Smerekanych et al. conducted a systematic identification of gene expression, pseudogene expression, miRNA expression, and pseudogene-gene interactions and clinical factors that were predictive to breast cancer patients’ prognosis [17]. Based on a regression model with L1 penalty, the authors identified the over expression of STXBP5, GALP and LOC387646, the up regulation of pseudogene CTSLP8 and RPS10P20 and down regulation HLA-K, the pseudogene-gene interaction between GPS2 and GPS2P1, and the microRNA miR-3923 were significantly associated with the overall survival of breast cancer. The systematic search of biomarkers from multi-omics data source offered a more precise predictive model of patients’ survival.
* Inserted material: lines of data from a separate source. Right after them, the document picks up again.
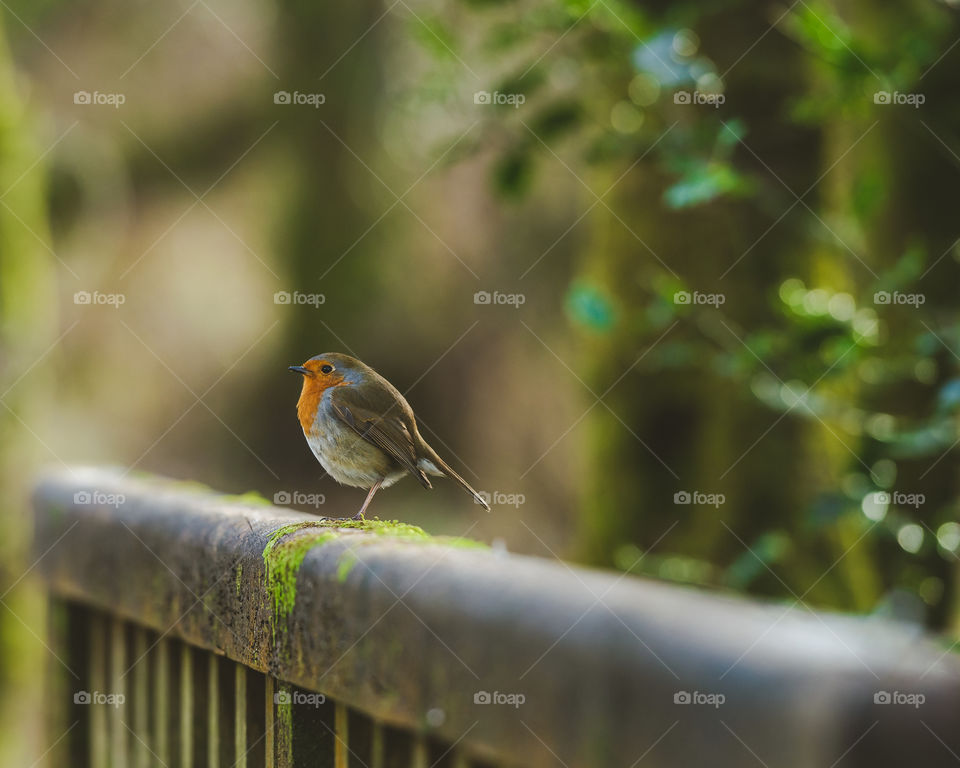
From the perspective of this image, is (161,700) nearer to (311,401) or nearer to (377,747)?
(311,401)

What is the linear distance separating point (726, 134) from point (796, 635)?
4.84 feet

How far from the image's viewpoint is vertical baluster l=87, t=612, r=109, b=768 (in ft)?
7.27

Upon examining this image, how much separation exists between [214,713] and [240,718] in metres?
0.10

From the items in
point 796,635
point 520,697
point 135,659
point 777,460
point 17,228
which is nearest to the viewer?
point 796,635

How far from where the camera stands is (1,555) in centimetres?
429

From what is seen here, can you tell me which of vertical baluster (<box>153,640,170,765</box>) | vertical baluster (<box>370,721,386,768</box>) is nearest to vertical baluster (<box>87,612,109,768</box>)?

This study demonstrated the potential usage of pseudogene as cancer prognosis markers.

Adnan et al. established a comparative evaluation of network features to predict the metastasis of breast cancer on data collected in 12 cohorts [18]. The authors compared several types of network features, including gene expression and gene variations weighted by their neighbors obtained from protein-protein interaction network, and gene co-expression networks to predict breast cancer metastasis. The underlying hypothesis of their data augmentation approach is that a gene expression feature weighted by other neighbor genes over a biological network may quantify the activity level of a local part in a biological process. A univariate analysis was first conducted to identify the features that were predictive of breast cancer metastasis. An ensemble classification was further developed using the selected network features. A consistent improvement of prediction performance using network based features was observed.
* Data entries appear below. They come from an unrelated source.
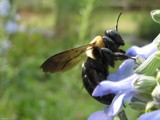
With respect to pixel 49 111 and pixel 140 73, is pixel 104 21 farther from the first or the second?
pixel 140 73

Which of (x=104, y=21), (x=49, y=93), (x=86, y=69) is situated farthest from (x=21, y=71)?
(x=104, y=21)

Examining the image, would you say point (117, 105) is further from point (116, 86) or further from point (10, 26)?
point (10, 26)

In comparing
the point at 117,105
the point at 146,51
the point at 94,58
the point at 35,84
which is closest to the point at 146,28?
the point at 35,84

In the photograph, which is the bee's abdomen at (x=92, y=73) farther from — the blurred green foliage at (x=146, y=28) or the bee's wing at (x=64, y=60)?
the blurred green foliage at (x=146, y=28)

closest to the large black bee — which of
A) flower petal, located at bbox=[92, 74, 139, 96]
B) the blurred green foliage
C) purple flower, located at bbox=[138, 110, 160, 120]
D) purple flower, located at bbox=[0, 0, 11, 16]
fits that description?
Result: flower petal, located at bbox=[92, 74, 139, 96]

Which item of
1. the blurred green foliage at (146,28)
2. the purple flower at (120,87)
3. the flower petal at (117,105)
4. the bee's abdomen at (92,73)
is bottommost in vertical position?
the flower petal at (117,105)

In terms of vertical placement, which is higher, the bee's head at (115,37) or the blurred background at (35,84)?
the blurred background at (35,84)

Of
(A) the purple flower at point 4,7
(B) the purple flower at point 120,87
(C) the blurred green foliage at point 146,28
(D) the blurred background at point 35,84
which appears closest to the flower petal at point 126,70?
(B) the purple flower at point 120,87
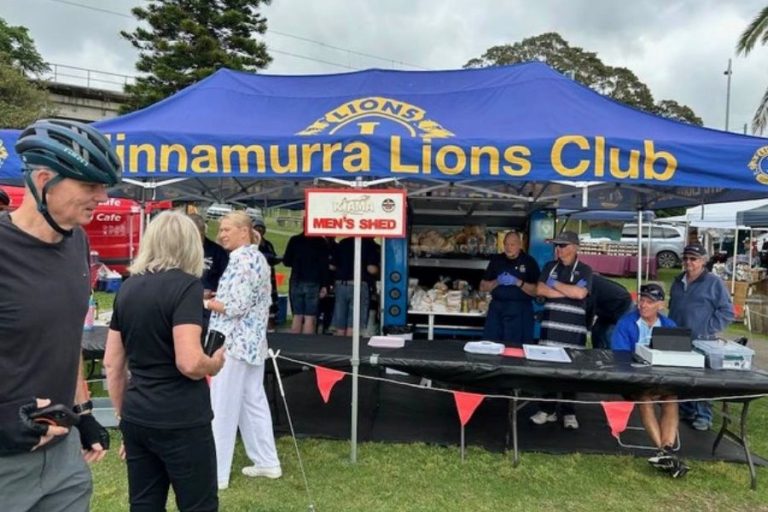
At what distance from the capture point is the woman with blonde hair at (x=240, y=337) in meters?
3.49

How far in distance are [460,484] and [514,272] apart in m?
2.27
Zhang et al. conducted a pan-cancer study to demonstrate the clinical implication of class-3 semaphorins in the treatment of cancer [19]. By computing the differential expression of class-3 semaphorins and their association with patients’ overall survival in 31 TCGA cancer types, the authors identified SEMA3A, SEMA3C and SEMA3F are consistently up-regulated and the expression of SEMA3 family members were frequently associated with patients’ prognosis in multiple cancer types. In addition, a significant association between SEMA3 family and immune cell infiltration has been observed. The analysis suggested SEMA3C and SEMA3F may potentially contribute to the resistance of certain drugs.
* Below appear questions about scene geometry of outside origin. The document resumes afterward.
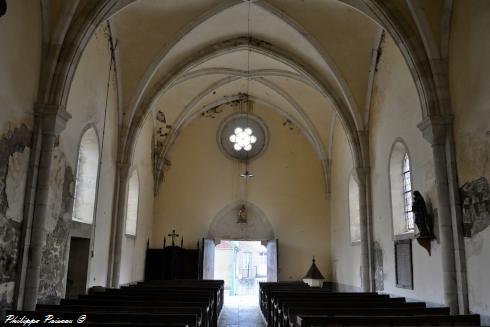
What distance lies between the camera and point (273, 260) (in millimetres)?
19719

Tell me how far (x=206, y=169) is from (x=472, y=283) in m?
14.1

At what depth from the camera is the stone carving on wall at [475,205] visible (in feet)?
25.4

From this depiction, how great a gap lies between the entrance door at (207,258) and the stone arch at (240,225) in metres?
0.60

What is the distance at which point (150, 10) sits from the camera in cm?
1236

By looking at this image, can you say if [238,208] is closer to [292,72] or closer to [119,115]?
[292,72]

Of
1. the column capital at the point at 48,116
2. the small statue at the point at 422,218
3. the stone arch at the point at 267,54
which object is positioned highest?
the stone arch at the point at 267,54

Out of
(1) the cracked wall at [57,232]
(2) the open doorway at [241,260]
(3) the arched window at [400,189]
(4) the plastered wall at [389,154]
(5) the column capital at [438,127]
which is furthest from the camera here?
(2) the open doorway at [241,260]

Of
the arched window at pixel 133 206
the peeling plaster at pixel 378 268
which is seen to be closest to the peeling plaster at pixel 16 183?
the arched window at pixel 133 206

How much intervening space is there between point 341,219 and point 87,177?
10.5 metres

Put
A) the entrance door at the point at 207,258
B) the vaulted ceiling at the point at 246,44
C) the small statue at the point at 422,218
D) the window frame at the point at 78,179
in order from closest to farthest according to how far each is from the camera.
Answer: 1. the small statue at the point at 422,218
2. the window frame at the point at 78,179
3. the vaulted ceiling at the point at 246,44
4. the entrance door at the point at 207,258

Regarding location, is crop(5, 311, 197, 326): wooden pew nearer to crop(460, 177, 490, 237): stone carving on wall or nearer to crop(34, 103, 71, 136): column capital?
crop(34, 103, 71, 136): column capital

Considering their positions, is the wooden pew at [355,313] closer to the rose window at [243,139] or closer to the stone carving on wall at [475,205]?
the stone carving on wall at [475,205]

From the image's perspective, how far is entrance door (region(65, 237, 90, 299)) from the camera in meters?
11.3

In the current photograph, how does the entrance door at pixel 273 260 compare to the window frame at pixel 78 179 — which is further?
the entrance door at pixel 273 260
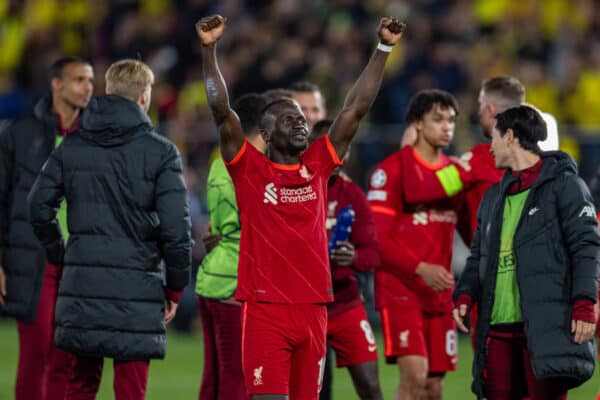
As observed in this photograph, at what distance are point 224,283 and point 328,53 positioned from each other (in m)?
9.71

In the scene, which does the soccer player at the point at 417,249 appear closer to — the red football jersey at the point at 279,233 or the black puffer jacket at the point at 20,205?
the red football jersey at the point at 279,233

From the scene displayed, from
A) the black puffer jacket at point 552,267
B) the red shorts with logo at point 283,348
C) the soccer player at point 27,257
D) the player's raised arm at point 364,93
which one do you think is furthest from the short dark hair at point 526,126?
the soccer player at point 27,257

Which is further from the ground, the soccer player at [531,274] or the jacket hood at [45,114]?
the jacket hood at [45,114]

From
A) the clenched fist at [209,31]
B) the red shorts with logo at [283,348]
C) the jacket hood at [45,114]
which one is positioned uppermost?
the jacket hood at [45,114]

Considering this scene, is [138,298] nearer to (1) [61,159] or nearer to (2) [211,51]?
(1) [61,159]

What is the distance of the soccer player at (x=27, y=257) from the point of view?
9000mm

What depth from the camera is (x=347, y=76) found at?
1767 centimetres

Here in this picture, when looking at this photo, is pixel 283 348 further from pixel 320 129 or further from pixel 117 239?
pixel 320 129

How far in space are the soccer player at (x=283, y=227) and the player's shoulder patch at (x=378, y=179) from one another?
1.99 m

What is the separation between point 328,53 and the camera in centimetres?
1786

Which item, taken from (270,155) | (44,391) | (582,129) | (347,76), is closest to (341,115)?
(270,155)

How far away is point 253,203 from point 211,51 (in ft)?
2.80

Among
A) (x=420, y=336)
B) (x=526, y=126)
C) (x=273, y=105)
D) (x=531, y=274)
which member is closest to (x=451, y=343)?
(x=420, y=336)

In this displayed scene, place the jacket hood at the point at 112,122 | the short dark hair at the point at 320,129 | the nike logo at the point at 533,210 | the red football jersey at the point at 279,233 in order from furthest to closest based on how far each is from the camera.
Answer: the short dark hair at the point at 320,129 < the jacket hood at the point at 112,122 < the nike logo at the point at 533,210 < the red football jersey at the point at 279,233
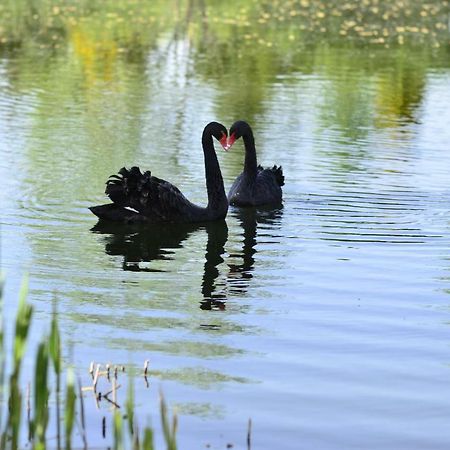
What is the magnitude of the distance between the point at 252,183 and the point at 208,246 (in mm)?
1639

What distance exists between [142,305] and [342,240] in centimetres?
244

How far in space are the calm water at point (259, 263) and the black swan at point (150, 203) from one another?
0.11 m

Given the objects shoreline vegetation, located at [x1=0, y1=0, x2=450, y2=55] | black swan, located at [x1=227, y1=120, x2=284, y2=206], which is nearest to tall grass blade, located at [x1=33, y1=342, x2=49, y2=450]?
black swan, located at [x1=227, y1=120, x2=284, y2=206]

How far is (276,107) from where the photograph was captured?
16.2m

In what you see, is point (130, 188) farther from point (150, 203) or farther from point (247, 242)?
point (247, 242)

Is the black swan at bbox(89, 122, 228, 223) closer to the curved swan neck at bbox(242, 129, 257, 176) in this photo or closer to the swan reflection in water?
the swan reflection in water

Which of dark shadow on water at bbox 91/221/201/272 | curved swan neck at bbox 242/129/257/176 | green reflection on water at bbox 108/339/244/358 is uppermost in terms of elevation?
curved swan neck at bbox 242/129/257/176

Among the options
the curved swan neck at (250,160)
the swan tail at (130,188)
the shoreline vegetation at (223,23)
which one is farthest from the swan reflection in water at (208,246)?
the shoreline vegetation at (223,23)

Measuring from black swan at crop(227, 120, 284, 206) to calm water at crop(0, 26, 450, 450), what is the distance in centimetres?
19

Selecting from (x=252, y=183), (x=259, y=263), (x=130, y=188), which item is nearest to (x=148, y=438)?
(x=259, y=263)

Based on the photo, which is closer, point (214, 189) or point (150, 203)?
point (150, 203)

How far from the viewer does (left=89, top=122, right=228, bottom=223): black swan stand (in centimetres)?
938

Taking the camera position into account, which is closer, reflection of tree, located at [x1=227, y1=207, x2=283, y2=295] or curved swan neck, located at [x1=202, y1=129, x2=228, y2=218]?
reflection of tree, located at [x1=227, y1=207, x2=283, y2=295]

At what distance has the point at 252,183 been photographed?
10.6 meters
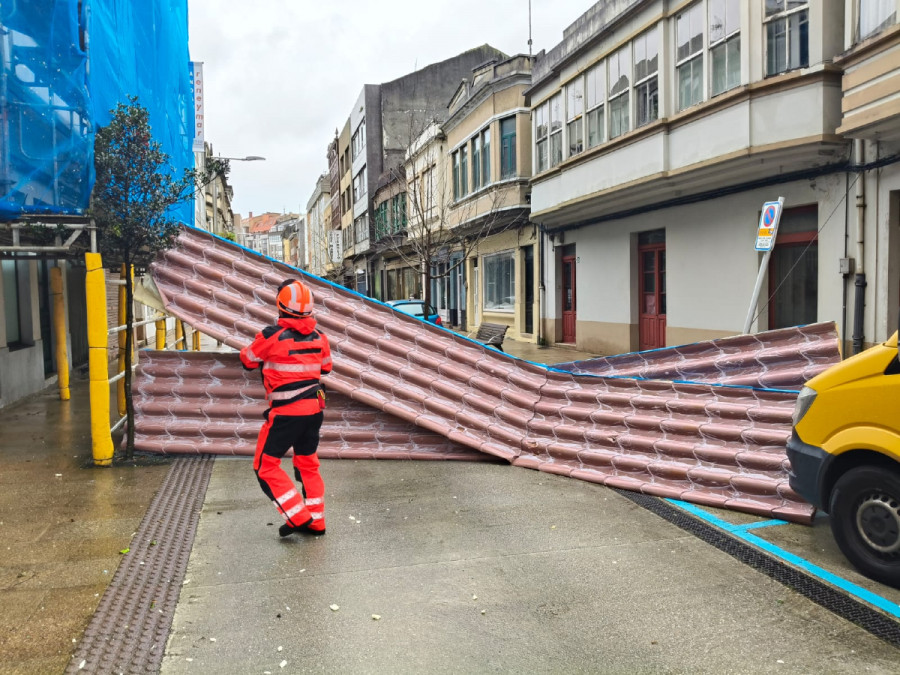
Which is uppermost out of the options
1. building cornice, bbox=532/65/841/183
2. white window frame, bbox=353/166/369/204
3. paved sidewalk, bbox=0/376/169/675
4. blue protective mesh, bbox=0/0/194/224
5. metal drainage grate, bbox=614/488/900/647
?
white window frame, bbox=353/166/369/204

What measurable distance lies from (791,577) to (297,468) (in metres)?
3.38

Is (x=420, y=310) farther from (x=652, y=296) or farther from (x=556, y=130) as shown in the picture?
(x=652, y=296)

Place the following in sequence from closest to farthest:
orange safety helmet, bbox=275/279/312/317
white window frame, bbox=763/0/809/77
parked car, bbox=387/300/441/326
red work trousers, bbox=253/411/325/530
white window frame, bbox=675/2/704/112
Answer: red work trousers, bbox=253/411/325/530, orange safety helmet, bbox=275/279/312/317, white window frame, bbox=763/0/809/77, white window frame, bbox=675/2/704/112, parked car, bbox=387/300/441/326

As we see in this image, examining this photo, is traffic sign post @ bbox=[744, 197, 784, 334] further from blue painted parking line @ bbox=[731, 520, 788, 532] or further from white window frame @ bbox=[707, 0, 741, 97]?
blue painted parking line @ bbox=[731, 520, 788, 532]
Byun et al. conducted a study of the differential alternative splicing in HIV infected T cells [20]. Application of rMATs on publicly available RNA-seq data of HIV infected and normal control T cell, the authors identified 427 candidate genes with differentially expressed alternative splicing exons in infected T-cells, including 20 genes related to cell surface, 35 to kinases, and 121 to immune-related genes. Further pathway analysis and experimental validations confirmed the biological implications of the alternative splicing genes. To the best of our knowledge, this study is first work to systematically explore the alternative splicing events in HIV infected T cells, which provides novel insights of possible clinical implications of targeting the differential alternative splicing events in treating the disease.

Discussion

ICIBM conferences provide a friendly forum for researchers to present and publish cutting-edge biomedical studies. Stimulated by state-of-the-art biotechnologies, therapeutic strategies, biological hypotheses and interdisciplinary capabilities, computational scientists developed models to link biomedical data with biological hypothesis from different perspectives. Here, the 16 selected works illustrating innovative computational ideas or applications of new computational methods on important biomedical questions. Even though the high complexity of some models may limit their application in a broader domain and some observations still need further experimental validations, we anticipate some of these biomedical studies and computationally derived results can contribute in real clinical applications, as is discussed in this supplemental issue.